To him I was a confidant and as I got more and more emotionally invested I developed feelings somewhere along the line I thought that we could make a great couple even as other men approached me he was at the back of my mind.

Misguided as they were the feelings were strong and the worst part is almost all interactions I had with him left me feeling worse than before. Something I could have been more conscious of was atmosphere. People carry different atmospheres and energies which are transferable. Overall our relationship has been good, he taught me a few things and he contributed to my growth but over the last year, it became an unhealthy attachment, something that I needed to let go of in order to move forward and at the speed that I need to.

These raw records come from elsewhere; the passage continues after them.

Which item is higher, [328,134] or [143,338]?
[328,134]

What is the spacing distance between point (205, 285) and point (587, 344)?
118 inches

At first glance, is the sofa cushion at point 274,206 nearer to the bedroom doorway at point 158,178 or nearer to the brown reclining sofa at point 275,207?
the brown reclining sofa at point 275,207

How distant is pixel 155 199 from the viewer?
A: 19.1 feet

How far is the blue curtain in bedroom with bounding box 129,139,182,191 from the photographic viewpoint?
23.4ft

I don't think we'll be talking soon or ever again and I am okay with that.  I am letting go of anything that hinders or any unnecessary burden (Heb 12:1). I said some seemingly harsh words which are true and which I wouldn't take back because I know I came from a genuine place with love and my intent was to build up and not to tear him down. 

I feel like a weight has been lifted off my shoulders, I no longer have to hope that something more could come out of this relationship, that door has officially been shut. I’m moving forward and not looking back.